In some cases, something you don't really want becomes a value if the price gets low enough. That explains some fast-food value menus, and it contributes to the appeal of dollar stores.

But there are other items -- think Miami Marlins tickets or a bottle of Mountain Dew -- that you don't want no matter the price. Something you don't want doesn't become a deal because it's cheap. It becomes a burden you're stuck with, like an ugly painting you have to hang up every time the aunt who gave it to you visits.

In my view, Frontier Communications (FTR) is all of those terrible things. Yes, it's cheap, but that should not tempt investors. Buying a stock at a low price makes sense if there's a reasonable expectation it will rise. Frontier seems like a deal compared with high-flying T-Mobile (TMUS 0.66%), but as I see it, that's like saying a broken-down scooter is a good deal compared with a new Porsche.

T-Mobile CEO John Legere.

T-Mobile CEO John Legere has led the company on an impressive run.
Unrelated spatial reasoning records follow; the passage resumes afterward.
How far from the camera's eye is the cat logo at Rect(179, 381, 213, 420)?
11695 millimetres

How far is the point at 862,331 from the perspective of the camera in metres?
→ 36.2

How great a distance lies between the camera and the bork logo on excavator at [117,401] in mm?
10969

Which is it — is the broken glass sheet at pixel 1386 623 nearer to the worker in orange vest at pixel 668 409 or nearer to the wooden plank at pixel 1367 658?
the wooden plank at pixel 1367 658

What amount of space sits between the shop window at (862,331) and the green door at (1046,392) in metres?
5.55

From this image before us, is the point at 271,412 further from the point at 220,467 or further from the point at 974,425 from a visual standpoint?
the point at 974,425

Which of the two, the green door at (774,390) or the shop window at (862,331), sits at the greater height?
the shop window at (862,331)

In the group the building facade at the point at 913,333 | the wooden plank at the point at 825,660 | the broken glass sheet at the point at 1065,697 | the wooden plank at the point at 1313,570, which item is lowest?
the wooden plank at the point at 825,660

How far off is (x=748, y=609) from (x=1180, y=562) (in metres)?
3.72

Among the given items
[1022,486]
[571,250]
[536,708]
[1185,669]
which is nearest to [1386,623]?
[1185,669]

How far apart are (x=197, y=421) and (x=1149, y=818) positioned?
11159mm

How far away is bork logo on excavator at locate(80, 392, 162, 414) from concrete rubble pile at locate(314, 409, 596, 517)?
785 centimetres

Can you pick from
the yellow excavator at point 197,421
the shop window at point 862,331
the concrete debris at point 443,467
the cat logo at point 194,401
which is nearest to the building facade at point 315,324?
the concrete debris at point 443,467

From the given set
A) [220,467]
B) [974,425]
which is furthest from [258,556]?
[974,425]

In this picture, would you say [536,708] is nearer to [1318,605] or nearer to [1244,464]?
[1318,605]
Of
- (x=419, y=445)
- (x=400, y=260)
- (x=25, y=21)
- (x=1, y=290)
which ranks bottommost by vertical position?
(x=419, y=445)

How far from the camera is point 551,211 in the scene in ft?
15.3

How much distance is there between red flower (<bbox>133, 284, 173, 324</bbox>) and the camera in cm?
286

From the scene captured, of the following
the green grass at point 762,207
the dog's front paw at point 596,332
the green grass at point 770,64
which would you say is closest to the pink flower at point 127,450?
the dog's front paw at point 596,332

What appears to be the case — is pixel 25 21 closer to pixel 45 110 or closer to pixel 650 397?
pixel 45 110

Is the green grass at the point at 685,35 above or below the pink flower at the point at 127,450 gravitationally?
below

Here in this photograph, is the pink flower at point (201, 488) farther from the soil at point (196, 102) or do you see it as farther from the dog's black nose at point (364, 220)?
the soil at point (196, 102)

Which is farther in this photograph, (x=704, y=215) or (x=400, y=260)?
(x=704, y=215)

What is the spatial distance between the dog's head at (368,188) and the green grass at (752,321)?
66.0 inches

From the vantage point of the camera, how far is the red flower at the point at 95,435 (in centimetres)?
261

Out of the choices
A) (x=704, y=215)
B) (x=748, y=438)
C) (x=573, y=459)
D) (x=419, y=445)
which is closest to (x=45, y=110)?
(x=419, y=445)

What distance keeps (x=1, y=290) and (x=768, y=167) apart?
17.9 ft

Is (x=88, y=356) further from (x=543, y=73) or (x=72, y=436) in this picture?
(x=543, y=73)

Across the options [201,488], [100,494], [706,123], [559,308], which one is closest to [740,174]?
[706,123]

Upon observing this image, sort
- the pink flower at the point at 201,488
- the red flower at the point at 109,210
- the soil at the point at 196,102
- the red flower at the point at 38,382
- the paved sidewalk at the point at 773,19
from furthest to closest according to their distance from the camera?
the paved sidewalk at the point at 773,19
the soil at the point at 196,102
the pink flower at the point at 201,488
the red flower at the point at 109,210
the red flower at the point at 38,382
Image source: Getty Images.

Is the difference really that big?

T-Mobile operates in a very competitive market, and it faces regulatory scrutiny in its attempt to buy Sprint (S). That deal could very well be scuttled by federal regulators. And while that seems like a red flag, it would really just be a bump in the company's road to success.

Adding Sprint would make things easier for T-Mobile. It would give the company more customers and more resources to build out its 5G network faster. If the deal gets denied, however, T-Mobile will be just fine. The company has added over 1 million subscribers in every quarter for the past four years, and has led the industry in phone activations for 18 straight quarters.

Frontier has told the opposite story. It has lost subscribers in every quarter since it spent $10.54 billion buying Verizon's wireline business in California, Texas, and Florida in April 2016. That deal doubled the size of the company, but it came at a time when the cable and internet businesses were changing.

Cord-cutting has accelerated, and while broadband has grown, consumers want cable-delivered service, not the phone-line-delivered product Frontier offers. Basically, the company made a huge bet at exactly the wrong time and has been sinking ever since.

T-Mobile is a better buy

Frontier is cheap in the way that bakeries sell day-old bagels at a lower price: The bagels will never be better, and that's very likely true of this stock. At best, Frontier can arrest its customer slide and limp along, or become an acquisition target.

Even without Sprint, T-Mobile has been posting impressive results and should continue to do so no matter how federal regulators rule. It's by no means a cheap stock. But in this case, you get what you pay for -- and that's upside in the form of long-term growth.